Hey, This looks great. A naive question, how did you implement the cosine scheduler in pytorch. Did you use the same max and min values as in the original scheduler and replaced the steps by using cosine scheduler?

ilovescience · October 25, 2022, 8:44am

Awesome work! what was the prompt?

barnacl · October 25, 2022, 9:07am

Fastai docs
It’s pretty much the exact same code.
Max is set to 7.5 and min is 0.1

def get_lr_per_epoch(scheduler, num_epoch):
    lr_per_epoch = []
    for epoch in range(num_epoch):
        lr_per_epoch.append(scheduler.get_epoch_values(epoch))
    return lr_per_epoch
num_epoch = 60
sched = CosineLRScheduler(optimizer, t_initial=num_epoch,lr_min=0.1)
lr_per_epoch = get_lr_per_epoch(sched, num_epoch)

barnacl · October 25, 2022, 9:08am

Thank you, the prompt was inspired by my dog - “A portrait of a yorkshire terrier with a top hat”

jeremy · October 25, 2022, 10:23am

It makes me so happy when people read our docs

averma · October 25, 2022, 10:41am

I see. Thanks. So just to get it clear, you are getting the guidance scale per step using this method and you are multiplying this with the scheduler timestep value for that step, in simple terms?

barnacl · October 25, 2022, 3:49pm

Using that to get a guidance_scale value for each of the 60 num_inference_steps and then using it instead of the constant guidance_scale using it for each step. Will share the colab notebook in a bit

Pomo · October 26, 2022, 1:40am

Can someone tell me about how long it takes to run a sample prompt on the lower tiers of Colab and Paperspace?

With my Nvidia 1070 it’s 26s using float16. I think this GPU lacks faster fp16 support, but half precision is needed to fit into 8 GB memory.

And are any pretrained teacher/student distillation models available yet?

Thanks!

jamesrequa · October 26, 2022, 5:15am

love this! I have seen often people will apply a separate superresolution model to upscale the outputs of stable diffusion and this almost looks like you get super resolution output for free haha

akash5474 · October 27, 2022, 2:17am

really cool @sebderhy and @barnacl

I was able to combine the two techniques and get good results with that as well!

cos_schedule = 0.5 * (1 + torch.cos(torch.linspace(0, math.pi, num_inference_steps)))
cos_schedule = guidance_scale * cos_schedule
...
noise_pred_nonscaled = u + cos_schedule[i] * (t - u)/torch.norm(t - u) * torch.norm(u)
noise_pred = noise_pred_nonscaled * torch.norm(u)/torch.norm(noise_pred_nonscaled)

I haven’t had a chance yet but it would be interesting to compare the different techniques side by side. Maybe someone else can try it!

Fahim · October 27, 2022, 2:46am

I actually did this (I’ll put the notebook up in a bit and link to it) but couldn’t see much of a difference … might have been the particular image or just my old eyes but I wasn’t seeing the increase in detail that others were seeing …

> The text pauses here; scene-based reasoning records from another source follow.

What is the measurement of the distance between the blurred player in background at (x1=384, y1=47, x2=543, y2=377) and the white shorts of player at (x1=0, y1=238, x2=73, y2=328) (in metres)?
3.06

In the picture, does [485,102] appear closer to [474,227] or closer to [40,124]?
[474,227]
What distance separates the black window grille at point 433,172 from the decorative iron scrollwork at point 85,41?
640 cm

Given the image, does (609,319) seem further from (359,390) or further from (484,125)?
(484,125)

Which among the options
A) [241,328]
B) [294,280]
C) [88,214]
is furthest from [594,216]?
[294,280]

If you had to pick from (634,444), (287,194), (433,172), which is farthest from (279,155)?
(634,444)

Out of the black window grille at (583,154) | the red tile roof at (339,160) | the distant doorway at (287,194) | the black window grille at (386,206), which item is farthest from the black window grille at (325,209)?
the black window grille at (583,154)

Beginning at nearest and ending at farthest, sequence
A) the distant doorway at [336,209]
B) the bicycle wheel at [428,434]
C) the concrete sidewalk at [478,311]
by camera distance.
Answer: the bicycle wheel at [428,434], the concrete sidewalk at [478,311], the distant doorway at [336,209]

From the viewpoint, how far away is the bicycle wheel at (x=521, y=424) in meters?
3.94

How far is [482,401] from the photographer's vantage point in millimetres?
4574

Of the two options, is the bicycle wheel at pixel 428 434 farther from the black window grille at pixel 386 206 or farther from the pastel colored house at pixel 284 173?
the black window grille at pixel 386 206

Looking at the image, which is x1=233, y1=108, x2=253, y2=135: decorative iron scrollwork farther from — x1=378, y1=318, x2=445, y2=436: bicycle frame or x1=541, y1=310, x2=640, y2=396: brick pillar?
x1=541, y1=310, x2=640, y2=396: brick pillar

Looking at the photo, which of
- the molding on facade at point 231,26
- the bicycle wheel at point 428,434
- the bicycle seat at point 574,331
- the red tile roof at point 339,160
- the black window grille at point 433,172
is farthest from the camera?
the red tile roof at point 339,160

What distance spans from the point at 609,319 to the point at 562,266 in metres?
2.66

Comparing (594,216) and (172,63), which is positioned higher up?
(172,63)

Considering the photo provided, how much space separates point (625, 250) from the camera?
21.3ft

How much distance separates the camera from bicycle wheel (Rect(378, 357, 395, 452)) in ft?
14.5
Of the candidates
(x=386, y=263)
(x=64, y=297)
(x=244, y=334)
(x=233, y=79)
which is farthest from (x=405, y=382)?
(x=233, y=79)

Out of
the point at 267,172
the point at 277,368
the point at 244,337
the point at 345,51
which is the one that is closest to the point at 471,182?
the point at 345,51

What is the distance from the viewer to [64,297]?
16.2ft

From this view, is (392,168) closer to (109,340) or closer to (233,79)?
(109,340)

Maybe somebody else can take a look at my notebook and tell me where I’m going wrong

sebderhy · October 27, 2022, 6:00am

Very cool!

I think we need to build a proper benchmark for Stable Diffusion, we can’t make conclusions over 2 images. I will try to start a thread on this soon.

BTW, I feel like this weighted average step is kind of a patch to compensate for a weakness of SD: why can’t we do inference only on the conditional version and get good results? Why should we ever have to hide information to the network? I think that sooner or later, someone will improve SD to get good results without doing 2 passes to the network at each step.

Fahim · October 27, 2022, 7:52am

I’ve added a notebook with all the different guidance variations discussed in this thread so far with code for each as well as the final output compared. The notebook also contains links to each post in this thread which provided a new method.

If I’ve missed any, please let me know and I’ll update

Here’s a sample of the final output … sorry about the duplicated output in the second image — in a rush.

Edit: @akash5474 Here’s the notebook I mentioned earlier. And I was wrong about there not being differences, I think I had the code wrong or something in my original work. Re-did the notebook again today and I do see the differences in the various options. So just retracting what I said earlier …

I couldn’t get your code to work the way you posted but it worked with a minor modification — please let me know if I missed something.